- **The problem**
Answer these questions from the passage on R functions:
1. Which keyword is used to create an R function?
2. How is a function's name stored in the R environment?
3. Must a function contain at least one argument?

- **Source passage**
Functions

FUNCTIONS

A function is a set of statements organized together to perform a specific task. R has a large number of in-built functions and the user can create their own functions. In R, a function is an object so the R interpreter is able to pass control to the function, along with arguments that may be necessary for the function to accomplish the actions. The function in turn performs its task and returns control to the interpreter as well as any result which may be stored in other objects.

An R function is created by using the keyword function. The basic syntax of an R function definition is as follows −

function_name <- function(arg_1, arg_2, ...) {
   Function body 
}

The different parts of a function are −

Function Name − This is the actual name of the function. It is stored in R environment as an object with this name.
Arguments − An argument is a placeholder. When a function is invoked, you pass a value to the argument. Arguments are optional; that is, a function may contain no arguments. Also arguments can have default values.

[Records]
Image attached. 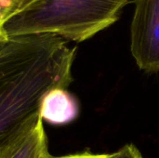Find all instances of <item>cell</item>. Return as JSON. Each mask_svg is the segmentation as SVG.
Here are the masks:
<instances>
[{
    "instance_id": "obj_2",
    "label": "cell",
    "mask_w": 159,
    "mask_h": 158,
    "mask_svg": "<svg viewBox=\"0 0 159 158\" xmlns=\"http://www.w3.org/2000/svg\"><path fill=\"white\" fill-rule=\"evenodd\" d=\"M129 0H40L11 18L4 27L8 38L54 34L81 43L115 24Z\"/></svg>"
},
{
    "instance_id": "obj_5",
    "label": "cell",
    "mask_w": 159,
    "mask_h": 158,
    "mask_svg": "<svg viewBox=\"0 0 159 158\" xmlns=\"http://www.w3.org/2000/svg\"><path fill=\"white\" fill-rule=\"evenodd\" d=\"M79 112L77 98L67 88H55L43 95L37 113L43 122L53 126H64L74 122Z\"/></svg>"
},
{
    "instance_id": "obj_9",
    "label": "cell",
    "mask_w": 159,
    "mask_h": 158,
    "mask_svg": "<svg viewBox=\"0 0 159 158\" xmlns=\"http://www.w3.org/2000/svg\"><path fill=\"white\" fill-rule=\"evenodd\" d=\"M0 45H1V44H0Z\"/></svg>"
},
{
    "instance_id": "obj_3",
    "label": "cell",
    "mask_w": 159,
    "mask_h": 158,
    "mask_svg": "<svg viewBox=\"0 0 159 158\" xmlns=\"http://www.w3.org/2000/svg\"><path fill=\"white\" fill-rule=\"evenodd\" d=\"M130 51L145 72H159V0H133Z\"/></svg>"
},
{
    "instance_id": "obj_4",
    "label": "cell",
    "mask_w": 159,
    "mask_h": 158,
    "mask_svg": "<svg viewBox=\"0 0 159 158\" xmlns=\"http://www.w3.org/2000/svg\"><path fill=\"white\" fill-rule=\"evenodd\" d=\"M44 122L38 113L0 148V158H51Z\"/></svg>"
},
{
    "instance_id": "obj_1",
    "label": "cell",
    "mask_w": 159,
    "mask_h": 158,
    "mask_svg": "<svg viewBox=\"0 0 159 158\" xmlns=\"http://www.w3.org/2000/svg\"><path fill=\"white\" fill-rule=\"evenodd\" d=\"M76 47L54 34L8 38L0 45V148L38 112L43 95L73 82Z\"/></svg>"
},
{
    "instance_id": "obj_8",
    "label": "cell",
    "mask_w": 159,
    "mask_h": 158,
    "mask_svg": "<svg viewBox=\"0 0 159 158\" xmlns=\"http://www.w3.org/2000/svg\"><path fill=\"white\" fill-rule=\"evenodd\" d=\"M51 158H116V153L113 154H93L89 151L75 153L61 156H52Z\"/></svg>"
},
{
    "instance_id": "obj_7",
    "label": "cell",
    "mask_w": 159,
    "mask_h": 158,
    "mask_svg": "<svg viewBox=\"0 0 159 158\" xmlns=\"http://www.w3.org/2000/svg\"><path fill=\"white\" fill-rule=\"evenodd\" d=\"M116 158H143L133 144H126L116 152Z\"/></svg>"
},
{
    "instance_id": "obj_6",
    "label": "cell",
    "mask_w": 159,
    "mask_h": 158,
    "mask_svg": "<svg viewBox=\"0 0 159 158\" xmlns=\"http://www.w3.org/2000/svg\"><path fill=\"white\" fill-rule=\"evenodd\" d=\"M40 0H0V44L6 42L5 24L13 17L32 7Z\"/></svg>"
}]
</instances>
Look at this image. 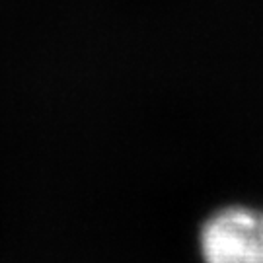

- **Final result**
1. The keyword function.
2. As an object with that name.
3. No. Arguments are optional, so a function may contain no arguments.